To better find out and understand if there is a pattern in the injuries that occur across the day, I used a formula to extract out the hours where the injury occurred from the Accident Time column using the formula, "SPLIT(RIGHT(STR([Accident Time]),9),":",1)". This allows me to extract out only the hours where the incident occurred and also to plot a graph using three variables, the day of the week the injury occurred, the hour it occurred as well as how many times it occurred.

From this it can be observed that in general, Sundays tend to have the least number of injuries occurring. An interesting observation is that the peaks of injuries incident seems to occur between 10am-11am on all days, inclusive of Sundays.The second peak where injuries occur seems to be at between 2-4pm.

Profile of injured workers

Age Profile

Distribution of injuries by Age.png

By creating a bin based on the workers' age, setting the bin size to 5 and then converting to continuous, a histogram is obtained to give us a distribution of the age of the injured workers. It can be seen that generally injured workers tend to fall within the age range of 25-30 followed by 30-35 years old.

Experience of workers

Distribution of injuries by experience.png

Experience seems to play a huge factor in determining the proneness of a worker to injury. It seems that majority of injured workers seems to have less than 1 year of working experience. This is especially prominent in the first six months where the number of workers injured with less than 6 months of experience is almost 2.5 times that of workers with at least 1 year of experience. As the workers gain experience as they work, the likelihood of them getting injured seems to fall off.

Injuries by body parts

Distribution of injuries by body parts.png

It seems that the hands are the most susceptible followed by foot injuries. This then leads to the next question as to the nature of injuries that is always linked with these parts, i.e what is the most commonly occurring nature of injuries for the hand?

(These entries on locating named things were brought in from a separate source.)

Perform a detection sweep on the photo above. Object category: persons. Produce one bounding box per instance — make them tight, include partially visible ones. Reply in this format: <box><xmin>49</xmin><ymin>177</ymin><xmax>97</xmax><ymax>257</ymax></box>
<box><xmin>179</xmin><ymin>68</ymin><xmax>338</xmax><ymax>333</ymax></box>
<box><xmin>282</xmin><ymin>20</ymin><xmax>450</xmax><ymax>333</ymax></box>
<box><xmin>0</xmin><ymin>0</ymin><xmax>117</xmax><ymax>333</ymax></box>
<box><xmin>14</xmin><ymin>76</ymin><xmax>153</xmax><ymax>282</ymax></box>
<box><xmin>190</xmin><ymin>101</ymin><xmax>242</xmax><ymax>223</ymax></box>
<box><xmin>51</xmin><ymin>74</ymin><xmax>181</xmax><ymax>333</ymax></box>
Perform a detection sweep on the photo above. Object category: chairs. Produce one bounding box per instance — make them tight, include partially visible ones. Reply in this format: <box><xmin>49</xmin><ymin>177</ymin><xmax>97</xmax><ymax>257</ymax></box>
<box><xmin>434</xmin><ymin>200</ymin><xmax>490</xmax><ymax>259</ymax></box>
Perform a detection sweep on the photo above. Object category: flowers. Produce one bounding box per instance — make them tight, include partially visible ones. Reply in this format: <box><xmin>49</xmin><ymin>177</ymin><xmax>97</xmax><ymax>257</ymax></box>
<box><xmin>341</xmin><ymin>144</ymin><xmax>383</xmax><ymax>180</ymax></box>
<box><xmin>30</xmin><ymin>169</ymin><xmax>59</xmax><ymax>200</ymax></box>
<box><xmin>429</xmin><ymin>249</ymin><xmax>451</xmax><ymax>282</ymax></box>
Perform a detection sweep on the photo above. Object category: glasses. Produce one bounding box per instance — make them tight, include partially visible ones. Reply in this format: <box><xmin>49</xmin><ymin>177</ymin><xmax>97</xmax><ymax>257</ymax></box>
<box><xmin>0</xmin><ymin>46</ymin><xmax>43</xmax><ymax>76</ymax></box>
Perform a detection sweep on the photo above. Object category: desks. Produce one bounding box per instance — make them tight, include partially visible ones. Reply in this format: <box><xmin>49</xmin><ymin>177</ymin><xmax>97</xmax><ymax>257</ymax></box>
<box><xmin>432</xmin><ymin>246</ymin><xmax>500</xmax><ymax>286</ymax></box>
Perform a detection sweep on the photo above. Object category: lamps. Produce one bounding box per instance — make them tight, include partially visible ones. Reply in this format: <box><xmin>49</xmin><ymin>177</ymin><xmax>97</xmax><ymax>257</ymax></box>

Injuries by body parts and nature of injury

Distribution of injuries by body parts and nature.png

It can be seen that the most common type and nature of injury would be cuts and bruises followed by crush injuries for the hand. As for the next most common body part injured, the foot, it is most susceptible to crush and then cuts. This gives us an indication of which area of focus we should look at to reduce workplace injuries.

Industry Analysis

Industry with highest number of injuries

It is observed that there are 3 industries in which injuries occur, namely Construction, Manufacturing and the rest categorized as Others. Using a tree map to aid in the visualization shows that Construction related injuries takes up the highest proportion, followed by that in the Others category. For the others category, it can be taken note that jobs in the accommodation and food and services sector as well as that in the wholesale and retail trade sector has higher occurrences of injuries. On the other hand, work related to metal works in the Manufacturing industry is also quite prominent when it comes to injuries.

Occupation most susceptible to injury

Due to the many different kinds of occupation encountering injuries at the workplace, a word cloud is used to quickly visualize the top occupations most susceptible to injuries. The occupations are filtered with a minimum occurrence of 20 so as to give a better and clearer picture. It can be seen that the construction workers are the most prone to injuries, followed by the cleaners and then cooks.